Q : Pourquoi USDT a-t-il perdu l’accès aux plateformes européennes ?
Tether a choisi de ne pas solliciter d’agrément MiCA. MiCA impose aux émetteurs de stablecoins de conserver au moins 60 % de leurs réserves auprès de banques européennes, ce qui est incompatible avec le modèle de réserve de Tether, principalement basé sur les bons du Trésor américain.
Q : Combien de prestataires de services sur actifs numériques ont finalisé leur enregistrement MiCA ?
Le nombre total de prestataires de services sur actifs numériques (CASP) enregistrés sous le régime MiCA dépasse désormais 270. Avant la mise en œuvre complète de MiCA, plus de 3 000 entreprises crypto opéraient sous divers régimes nationaux en Europe.

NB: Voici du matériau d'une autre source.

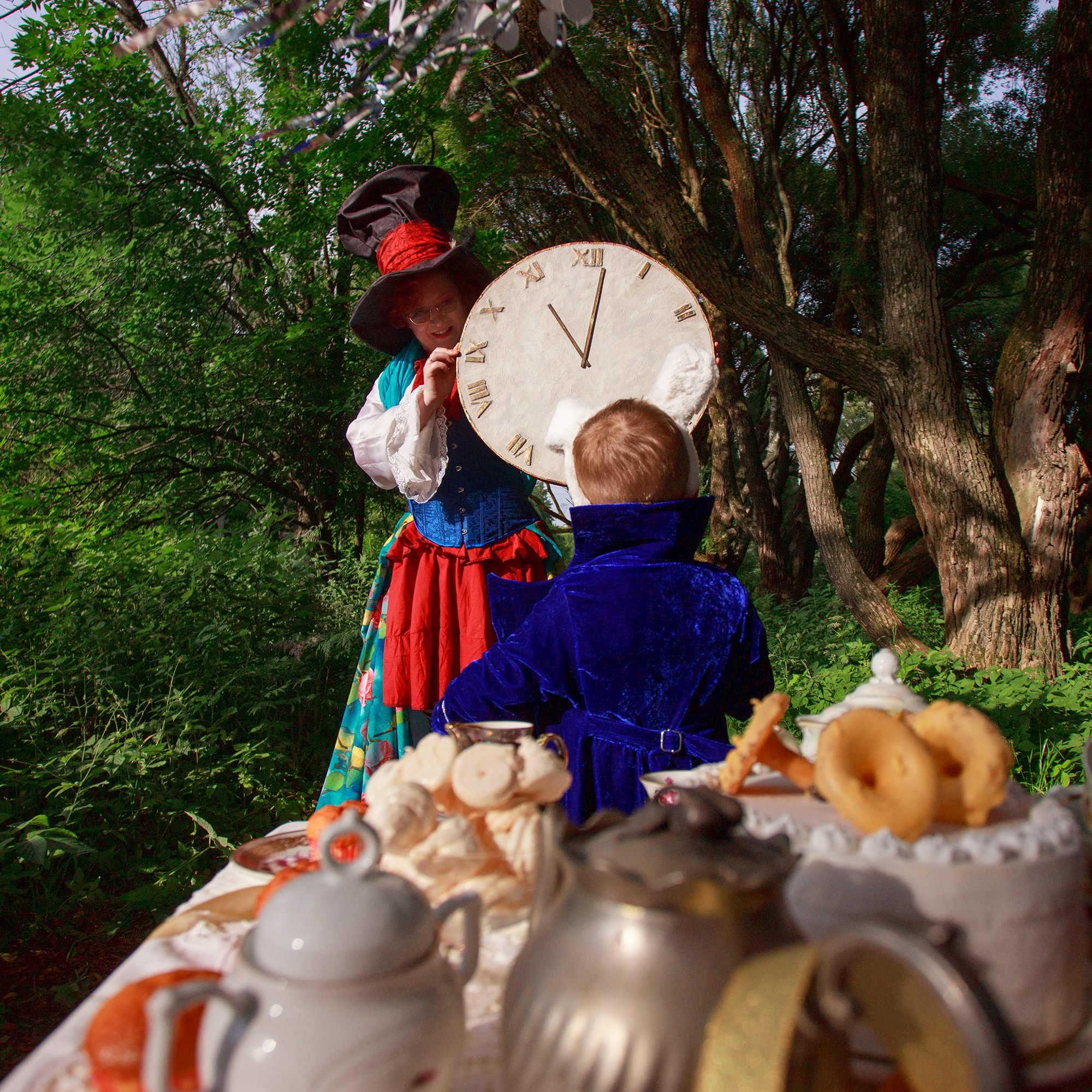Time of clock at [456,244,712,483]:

Q : Quelles sont les principales exigences de MiCA pour les émetteurs de stablecoins ?
MiCA impose aux émetteurs de stablecoins de constituer une entité juridique indépendante au sein de l’UE, de détenir au moins 60 % des actifs de réserve dans des banques agréées de l’UE, de se soumettre à des audits indépendants et complets mensuels par des tiers, ainsi que de publier l’intégralité des informations sur les réserves et les modalités de rachat.